Let’s be honest, this was always coming down to Raph and Mike, because they’re the only two that have anything resembling a personality. And it’s even more fun, because those personalities are almost polar opposites. Raphael, the sarcastic, rebellious one. Michelangelo, the fun-loving party guy. You could almost go with either. Almost.

See, Michelangelo looks good on paper. He’s fun! He has jokes! He often has a pizza! But how long can you — you, the audience, and you, Kelly Ripa (hi!) — really put up with that before it starts to drive you mad? This is a long-term commitment. Five mornings a week, 40 to 50 weeks a year. At some point he’s going to walk into the studio at 8 a.m. carrying a full pizza for the 50th-straight day and someone — a producer, a staffer, Kelly — is going to lose it and smash the pizza on the ground and shout, “Would it kill you to prepare for an interview one time instead of just asking every guest for their favorite roller blade spots in New York?! And eat a fruit salad for once in your life, you cheese-mad child! Your bowels must be a disaster!” And then TMZ will get wind of it and run a headline like “HEY, MICHELANGELO. DO YOU EVEN POOP, BRO?” and then it’ll hit the internet and then it’ll just be a whole thing with thinkpieces and memes and such. Not worth it, I say.

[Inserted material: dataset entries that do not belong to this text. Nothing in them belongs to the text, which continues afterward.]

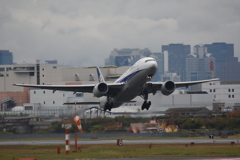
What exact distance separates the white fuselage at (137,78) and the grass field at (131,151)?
5.38 meters

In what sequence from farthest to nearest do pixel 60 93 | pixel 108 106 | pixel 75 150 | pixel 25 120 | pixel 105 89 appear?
pixel 60 93
pixel 25 120
pixel 108 106
pixel 105 89
pixel 75 150

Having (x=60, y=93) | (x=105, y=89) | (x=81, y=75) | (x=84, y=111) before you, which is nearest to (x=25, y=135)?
(x=84, y=111)

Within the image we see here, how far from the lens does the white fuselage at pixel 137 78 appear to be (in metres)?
51.2

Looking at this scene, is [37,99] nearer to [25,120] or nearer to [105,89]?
[25,120]

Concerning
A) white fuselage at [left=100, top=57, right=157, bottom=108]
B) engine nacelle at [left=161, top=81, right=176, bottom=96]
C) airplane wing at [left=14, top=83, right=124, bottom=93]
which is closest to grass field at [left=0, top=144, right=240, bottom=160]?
white fuselage at [left=100, top=57, right=157, bottom=108]

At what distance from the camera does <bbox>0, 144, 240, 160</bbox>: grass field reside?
44.9 metres

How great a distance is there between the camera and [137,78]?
5250 centimetres

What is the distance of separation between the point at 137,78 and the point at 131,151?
293 inches

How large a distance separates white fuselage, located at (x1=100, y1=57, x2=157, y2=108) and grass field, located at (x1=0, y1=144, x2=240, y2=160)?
17.6 feet

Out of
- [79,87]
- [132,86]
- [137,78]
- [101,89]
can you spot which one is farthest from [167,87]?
[79,87]

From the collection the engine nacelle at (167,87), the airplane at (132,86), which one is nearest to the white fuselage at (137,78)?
the airplane at (132,86)

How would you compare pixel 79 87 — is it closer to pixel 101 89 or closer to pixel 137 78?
pixel 101 89

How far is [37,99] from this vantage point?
131 meters

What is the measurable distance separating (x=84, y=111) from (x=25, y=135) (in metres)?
9.73
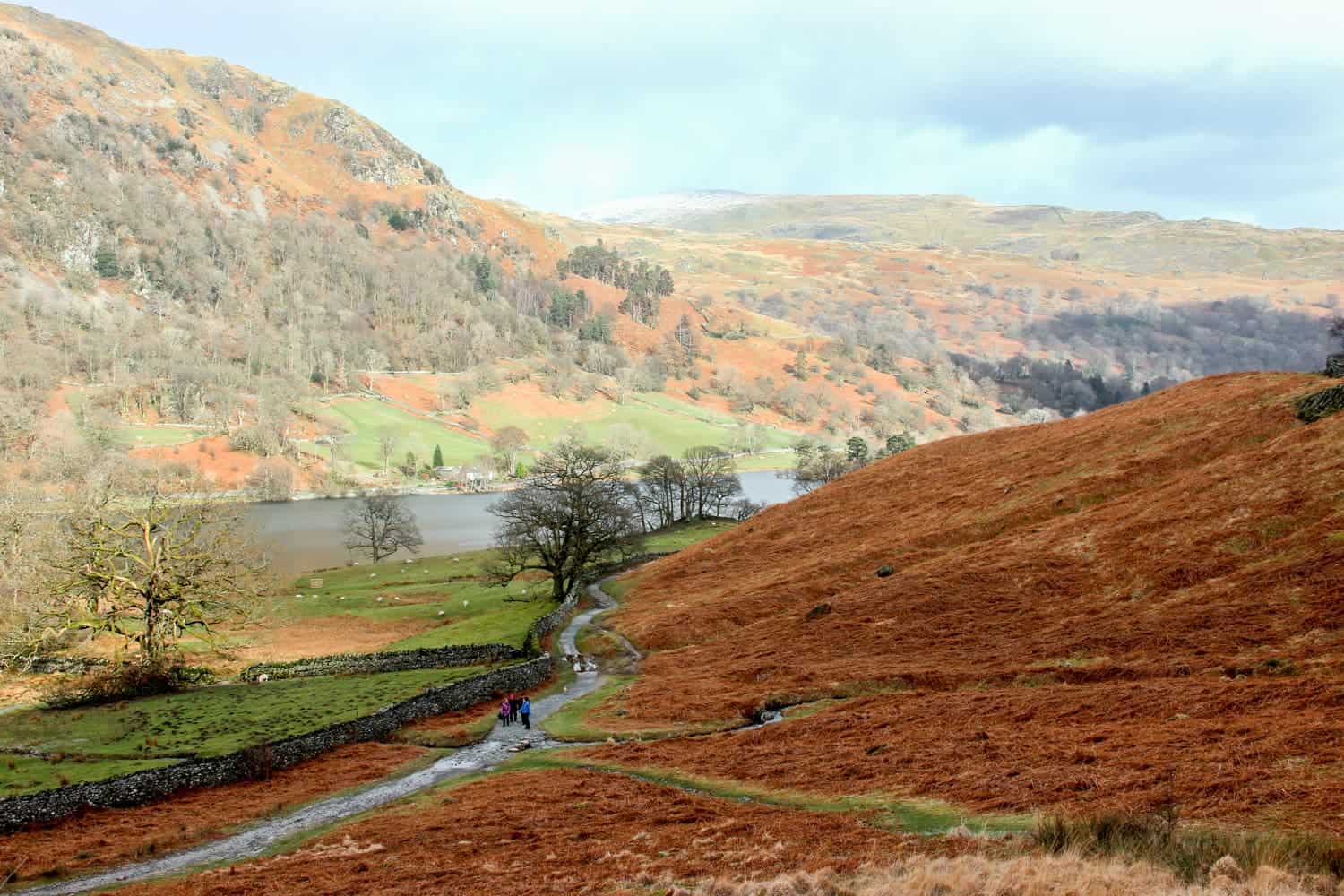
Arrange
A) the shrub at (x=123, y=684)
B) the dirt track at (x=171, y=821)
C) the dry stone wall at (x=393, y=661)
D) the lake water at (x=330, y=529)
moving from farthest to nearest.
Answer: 1. the lake water at (x=330, y=529)
2. the dry stone wall at (x=393, y=661)
3. the shrub at (x=123, y=684)
4. the dirt track at (x=171, y=821)

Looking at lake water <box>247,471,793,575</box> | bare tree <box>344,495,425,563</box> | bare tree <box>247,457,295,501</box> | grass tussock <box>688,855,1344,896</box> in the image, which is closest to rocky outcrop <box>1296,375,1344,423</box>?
grass tussock <box>688,855,1344,896</box>

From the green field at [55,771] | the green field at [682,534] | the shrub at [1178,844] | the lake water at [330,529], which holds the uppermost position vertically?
the shrub at [1178,844]

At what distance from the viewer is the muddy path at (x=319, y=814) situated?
26250 mm

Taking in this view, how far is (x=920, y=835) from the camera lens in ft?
69.3

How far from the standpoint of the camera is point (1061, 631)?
41844 millimetres

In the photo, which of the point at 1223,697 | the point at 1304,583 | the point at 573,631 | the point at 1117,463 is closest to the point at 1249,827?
the point at 1223,697

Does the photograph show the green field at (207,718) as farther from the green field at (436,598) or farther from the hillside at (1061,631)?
the hillside at (1061,631)

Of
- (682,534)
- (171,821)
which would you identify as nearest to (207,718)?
(171,821)

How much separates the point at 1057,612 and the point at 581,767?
2565cm

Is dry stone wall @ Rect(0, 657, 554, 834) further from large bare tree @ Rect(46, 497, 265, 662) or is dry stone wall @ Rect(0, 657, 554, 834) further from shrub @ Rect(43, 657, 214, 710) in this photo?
large bare tree @ Rect(46, 497, 265, 662)

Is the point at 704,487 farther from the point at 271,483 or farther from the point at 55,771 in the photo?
the point at 55,771

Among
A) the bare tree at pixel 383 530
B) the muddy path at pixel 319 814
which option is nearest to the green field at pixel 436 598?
the bare tree at pixel 383 530

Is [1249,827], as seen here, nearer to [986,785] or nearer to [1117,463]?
[986,785]

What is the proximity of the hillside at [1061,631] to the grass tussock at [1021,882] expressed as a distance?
4.22 m
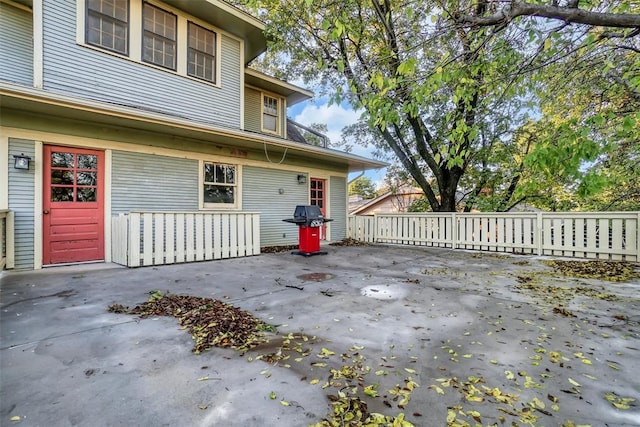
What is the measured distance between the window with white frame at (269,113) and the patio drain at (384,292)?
7.06m

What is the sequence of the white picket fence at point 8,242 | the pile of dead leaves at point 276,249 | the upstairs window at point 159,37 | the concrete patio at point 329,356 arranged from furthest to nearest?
1. the pile of dead leaves at point 276,249
2. the upstairs window at point 159,37
3. the white picket fence at point 8,242
4. the concrete patio at point 329,356

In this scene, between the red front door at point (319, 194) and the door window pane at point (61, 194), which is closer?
the door window pane at point (61, 194)

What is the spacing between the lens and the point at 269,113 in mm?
9805

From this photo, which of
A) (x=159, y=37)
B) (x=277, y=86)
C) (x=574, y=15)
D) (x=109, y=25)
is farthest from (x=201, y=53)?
(x=574, y=15)

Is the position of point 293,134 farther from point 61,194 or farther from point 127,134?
point 61,194

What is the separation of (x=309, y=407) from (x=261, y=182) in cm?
718

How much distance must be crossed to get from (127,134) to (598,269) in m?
9.17

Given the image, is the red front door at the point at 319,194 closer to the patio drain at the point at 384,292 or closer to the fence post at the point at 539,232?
the fence post at the point at 539,232

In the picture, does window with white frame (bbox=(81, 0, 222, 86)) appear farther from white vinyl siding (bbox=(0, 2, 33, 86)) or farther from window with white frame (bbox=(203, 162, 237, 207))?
window with white frame (bbox=(203, 162, 237, 207))

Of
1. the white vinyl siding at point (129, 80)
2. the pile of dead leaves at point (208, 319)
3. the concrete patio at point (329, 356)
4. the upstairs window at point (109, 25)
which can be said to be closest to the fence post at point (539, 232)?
the concrete patio at point (329, 356)

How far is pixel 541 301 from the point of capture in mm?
3504

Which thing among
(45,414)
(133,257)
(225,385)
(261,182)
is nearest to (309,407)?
(225,385)

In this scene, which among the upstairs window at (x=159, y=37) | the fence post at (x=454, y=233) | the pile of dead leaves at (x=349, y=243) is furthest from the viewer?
the pile of dead leaves at (x=349, y=243)

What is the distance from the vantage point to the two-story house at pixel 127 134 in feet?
16.7
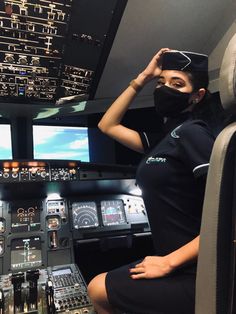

Michelangelo: Great guest host. Not the full-time solution.

Which brings us to:

  • Raphael

It’s perfect. Even though Michelangelo is usually described as “the funny one” in TMNT, the truth is that Raphael has the sharper sense of humor. It’s kind of like a Fallon vs. Letterman thing, except, again, both of them are giant pubescent amphibians who have been trained in the art of hand-to-hand combat. (Related: The Leno/Letterman and Leno/Conan feuds would have been way more interesting if everyone involved was a martial arts master. Leno would have used a bo staff. I am certain of this.) And for anyone who thinks Kelly can’t work with a grumpy, difficult, irascible co-host, I mean, she did work with Regis for years.

It’s settled. Live With Kelly & Raphael. Alert the affiliates.